Case #2: Broker-dealer reconciliation of multiple exchanges to multiple internal systems for ETDs
A large broker-dealer with global operations trades ETDs across 80+ different exchanges. Multiple internal systems are used to capture and process the securities, trade, price, position and customer data. Due to the high complexity level and performance requirements, combined with a lack of reconciliation and normalized control framework, the firm was increasingly unable to expand into new markets. The firm estimated it took over 200 man-days to onboard a new exchange.
The firm implemented a reconciliation system featuring machine learning and in-memory matching capabilities.

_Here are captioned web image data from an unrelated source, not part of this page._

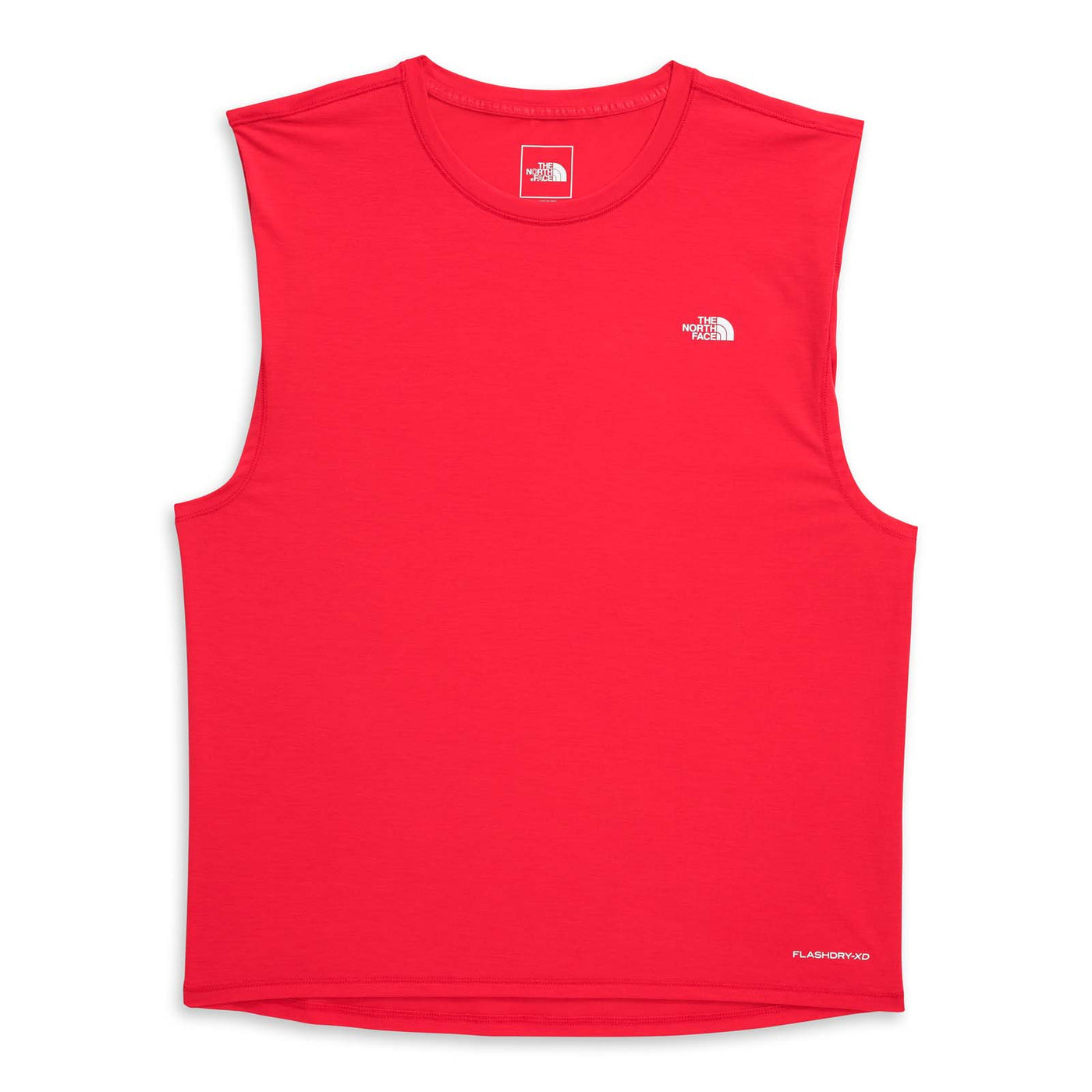 The North Face Women's Adventure Muscle Tank 2025 6IE HIBISCUS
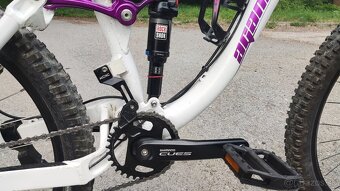 Celoodpružený horský bicykel Agang FSX nevyužitý. - 3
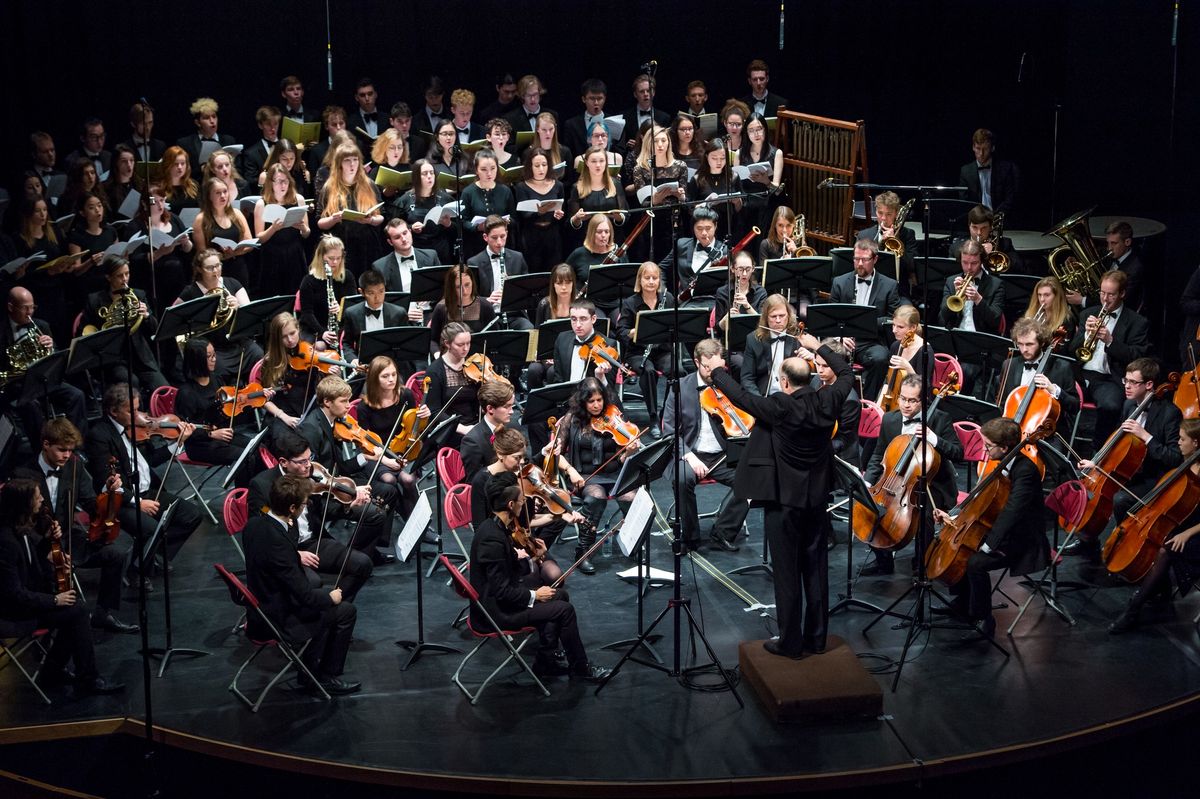 University of Surrey Orchestra & Choir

The system ingested data from 80+ exchanges and normalized / reconciled it with the various internal systems with their fixed data structures. The learning engine was able to quickly process millions of historical transactions, display exceptions and mismatches, and suggest matching rules. The firm was able to onboard 2 exchanges per day, rather than 2 per month.
Example #3: Acquisition of a new business loan portfolio from another lender
A regional bank acquired a portfolio of several thousand business loans from a competitor. The onboarding process for these loans would require Client Onboarding, KYC / AML, Treasury, Limits, Technology, Project Management, Accounts Receivable, the selling bank’s Loan Operations team, and potentially the borrowers’ Finance teams.
The data was housed at the selling bank in different systems and formats, and was tied to different customer and credit records. Onboarding the loan data required analyzing the data, matching with the bank’s internal LMS, identifying mismatches and gaps, creating reconciliation rules, and matching it to internal customer records. This had to done before the loans can be managed, included in P&L and risk calculations, and billed. The bank’s internal team estimated onboarding the loan portfolio would require 5–6 months with their existing systems, with analysis every loan required.
The bank chose to implement a cloud-based reconciliation system with machine learning capabilities. The loan portfolio and associated customer and payment records were loaded into the system and matched to the bank’s internal LMS and accounting records. The system was able to match approximately 65% of the data to internal records within 1 day, and presented the remaining data in a central dashboard for resolution. The entire portfolio was onboarded in 2 weeks, including new matching rules and records, controls and import to the firm’s LMS.
In a Nutshell
As these examples show, basic machine learning capabilities can be leveraged to rapidly meet business and regulatory requirements where traditional structured data approaches fail. With the speed of change in financial services, investigating how machine learning can be used for data reconciliation in your firm could result in significant benefits.